Indiana Bankruptcy Laws should be known by every resident of the state of Indiana. For debtors swamped with staggering credit card bills and delayed mortgage payments, the only solution they might avail of is bankruptcy declaration. However, filing for bankruptcy protection is not an easy way out of your debts as some believe. Federal law changes in 2005 brought on stricter requirements that have been imposed to screen potential bankruptcy applicants. Since the state follows federal laws, Indiana bankruptcy laws are also subject to these changes.
It is always important to know the basics of bankruptcy laws. Whether you want to hire a lawyer or not is your prerogative. Just make sure that when you will not employ legal services during bankruptcy petition, you know all the intricacies of the whole system. One of the first things you should know is what kind of bankruptcy protection you want. Are you willing to lose assets or do you want to hold on to every property you have? Do you want to totally diminish all your debts at one time or do you want to pay it gradually?
When you opt to choose Chapter 7, you will be given a fresh start. This is the most popular bankruptcy protection program availed by most debtors. A trustee randomly selected by the court to handle your case will take hold of your assets and sell it in exchange for liquidating qualified bills like credit card and mortgage payments. A series of evaluations will be conducted by the trustee to prove that you are really deserving of bankruptcy protection. The annualized monthly income earned by a debtor will be compared with the state’s median income level. The debtor’s income should be lower than the median income set by the US Census Bureau, or if not, you have to prove that you don’t have sufficient dispensable cash to pay the creditor.
Applying for Chapter 13 is also an alternative if you do not qualify for the first bankruptcy program or if you do not want to lose a newly purchased house or car. This bankruptcy protection is also known as restructuring settlement. It is the responsibility of the debtor to come up with a repayment plan. This should be proposed in court and warrant its approval to be implemented. The plan’s supervision will be delegated to the trustee. The debtor will give the monthly payments to the trustee who will remit the payments to the creditors according to the priority set by the court. This plan is implemented for 3 to 5 years until the debts you owe are totally paid. The court will grant an automatic stay for creditors to stop them from taking legal action.

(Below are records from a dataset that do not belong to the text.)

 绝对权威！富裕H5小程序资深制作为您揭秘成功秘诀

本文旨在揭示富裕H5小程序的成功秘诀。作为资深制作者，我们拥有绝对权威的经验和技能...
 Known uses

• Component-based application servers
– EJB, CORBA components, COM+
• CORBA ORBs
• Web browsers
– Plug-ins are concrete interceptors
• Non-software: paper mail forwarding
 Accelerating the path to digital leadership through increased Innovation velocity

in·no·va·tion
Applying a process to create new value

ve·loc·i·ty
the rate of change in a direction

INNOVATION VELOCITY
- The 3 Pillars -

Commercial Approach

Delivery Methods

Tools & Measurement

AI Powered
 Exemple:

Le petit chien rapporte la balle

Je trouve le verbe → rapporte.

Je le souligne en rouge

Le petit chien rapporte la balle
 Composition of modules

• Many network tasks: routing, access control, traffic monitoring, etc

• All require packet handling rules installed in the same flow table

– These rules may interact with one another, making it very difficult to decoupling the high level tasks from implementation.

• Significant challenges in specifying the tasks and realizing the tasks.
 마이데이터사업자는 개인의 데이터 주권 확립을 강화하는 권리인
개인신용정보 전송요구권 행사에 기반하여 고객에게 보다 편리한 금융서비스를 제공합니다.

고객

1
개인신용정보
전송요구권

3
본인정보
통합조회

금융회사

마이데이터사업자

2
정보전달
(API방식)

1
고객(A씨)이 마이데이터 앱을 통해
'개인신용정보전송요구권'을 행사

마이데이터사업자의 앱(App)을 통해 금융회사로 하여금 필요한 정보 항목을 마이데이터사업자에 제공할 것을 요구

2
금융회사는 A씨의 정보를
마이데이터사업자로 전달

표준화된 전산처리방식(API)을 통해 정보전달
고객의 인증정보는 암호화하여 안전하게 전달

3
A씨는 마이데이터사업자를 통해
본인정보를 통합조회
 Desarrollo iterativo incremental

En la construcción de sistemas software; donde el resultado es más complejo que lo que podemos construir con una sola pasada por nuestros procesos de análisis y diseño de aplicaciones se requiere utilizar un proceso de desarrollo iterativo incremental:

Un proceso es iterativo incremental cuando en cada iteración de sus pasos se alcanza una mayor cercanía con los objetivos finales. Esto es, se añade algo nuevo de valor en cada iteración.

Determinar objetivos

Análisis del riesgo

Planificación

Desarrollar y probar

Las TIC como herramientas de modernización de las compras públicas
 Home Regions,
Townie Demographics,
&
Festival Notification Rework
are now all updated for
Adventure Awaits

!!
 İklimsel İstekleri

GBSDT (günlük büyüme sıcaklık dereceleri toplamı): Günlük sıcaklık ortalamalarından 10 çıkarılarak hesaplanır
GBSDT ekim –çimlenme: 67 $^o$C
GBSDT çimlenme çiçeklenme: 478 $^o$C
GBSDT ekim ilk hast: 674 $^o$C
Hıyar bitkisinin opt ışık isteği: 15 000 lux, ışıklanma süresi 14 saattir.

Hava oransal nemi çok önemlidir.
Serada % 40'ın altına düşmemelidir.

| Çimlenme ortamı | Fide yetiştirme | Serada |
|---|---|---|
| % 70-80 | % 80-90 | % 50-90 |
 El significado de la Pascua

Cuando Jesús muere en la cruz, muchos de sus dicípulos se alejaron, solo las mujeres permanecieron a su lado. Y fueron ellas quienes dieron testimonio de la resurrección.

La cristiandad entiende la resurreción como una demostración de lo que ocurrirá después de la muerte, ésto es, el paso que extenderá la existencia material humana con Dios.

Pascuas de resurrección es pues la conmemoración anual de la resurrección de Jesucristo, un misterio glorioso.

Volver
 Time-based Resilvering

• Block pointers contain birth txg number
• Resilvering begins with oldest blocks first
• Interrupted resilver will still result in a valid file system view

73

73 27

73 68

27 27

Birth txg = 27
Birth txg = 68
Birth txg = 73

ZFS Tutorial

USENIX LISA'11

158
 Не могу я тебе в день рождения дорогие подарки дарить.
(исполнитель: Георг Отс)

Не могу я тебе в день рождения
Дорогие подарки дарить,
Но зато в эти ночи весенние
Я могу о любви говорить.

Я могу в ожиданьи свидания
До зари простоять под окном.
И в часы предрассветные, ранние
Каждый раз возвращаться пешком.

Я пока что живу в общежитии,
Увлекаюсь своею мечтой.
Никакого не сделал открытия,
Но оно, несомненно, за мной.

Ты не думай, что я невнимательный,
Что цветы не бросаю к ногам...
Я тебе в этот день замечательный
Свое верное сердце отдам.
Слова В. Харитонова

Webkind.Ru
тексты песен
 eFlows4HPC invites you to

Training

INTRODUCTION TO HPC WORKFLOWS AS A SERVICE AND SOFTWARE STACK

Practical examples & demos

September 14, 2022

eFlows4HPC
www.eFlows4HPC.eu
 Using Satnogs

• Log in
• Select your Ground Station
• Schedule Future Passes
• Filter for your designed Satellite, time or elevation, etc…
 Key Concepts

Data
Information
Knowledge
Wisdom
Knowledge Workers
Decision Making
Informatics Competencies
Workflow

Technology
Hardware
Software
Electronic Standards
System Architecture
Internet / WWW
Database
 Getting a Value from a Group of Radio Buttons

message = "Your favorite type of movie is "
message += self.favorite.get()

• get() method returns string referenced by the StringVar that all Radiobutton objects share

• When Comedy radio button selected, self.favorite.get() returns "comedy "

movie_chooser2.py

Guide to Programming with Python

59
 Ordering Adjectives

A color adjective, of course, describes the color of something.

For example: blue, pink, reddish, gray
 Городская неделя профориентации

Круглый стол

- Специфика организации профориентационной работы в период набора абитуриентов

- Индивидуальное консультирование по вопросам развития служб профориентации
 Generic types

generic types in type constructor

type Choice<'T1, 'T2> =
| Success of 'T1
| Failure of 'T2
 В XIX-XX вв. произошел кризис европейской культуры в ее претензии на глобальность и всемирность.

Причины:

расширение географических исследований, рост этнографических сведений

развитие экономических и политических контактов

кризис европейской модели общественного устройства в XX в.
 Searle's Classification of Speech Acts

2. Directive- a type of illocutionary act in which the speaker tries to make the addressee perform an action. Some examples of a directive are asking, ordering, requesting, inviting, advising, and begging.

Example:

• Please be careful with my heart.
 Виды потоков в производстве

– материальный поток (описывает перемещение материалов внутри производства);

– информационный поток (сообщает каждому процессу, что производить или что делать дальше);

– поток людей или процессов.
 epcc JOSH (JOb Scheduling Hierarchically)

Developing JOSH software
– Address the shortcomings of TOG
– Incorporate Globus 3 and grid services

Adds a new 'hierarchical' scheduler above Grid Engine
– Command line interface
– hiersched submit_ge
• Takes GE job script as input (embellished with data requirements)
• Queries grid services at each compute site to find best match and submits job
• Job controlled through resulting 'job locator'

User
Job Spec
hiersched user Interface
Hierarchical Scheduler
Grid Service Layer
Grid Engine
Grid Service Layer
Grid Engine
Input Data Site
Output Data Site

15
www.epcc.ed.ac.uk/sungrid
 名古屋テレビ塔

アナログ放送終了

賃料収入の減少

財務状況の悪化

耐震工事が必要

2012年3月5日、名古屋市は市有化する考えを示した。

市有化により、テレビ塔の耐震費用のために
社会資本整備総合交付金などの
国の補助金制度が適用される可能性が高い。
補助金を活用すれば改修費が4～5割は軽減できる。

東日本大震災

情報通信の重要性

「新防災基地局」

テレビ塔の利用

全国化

If you have decided to not employ an attorney’s services, there are some things you should learn about exemptions. These are assets protected from the creditors. The federal laws specify some assets that are exempted. However, you can also opt to choose exemptions specified by the state of Indiana. These exemptions include:
• The house you live in worth $15,000;
• Real property worth up to $8,000;
• Any intangible property value of up to $300;
• 75% of unpaid but earned wages; and
• Other benefits like health insurance, accident policy proceeds, retirement plan, and pensions.
Whether you choose Chapter 7 or Chapter 13, you still need to do a lot of paperwork. Plus, before filing the necessary paperwork, Indiana bankruptcy laws mandate a complete credit counseling program accredited by the court to be sure that bankruptcy protection is really for you.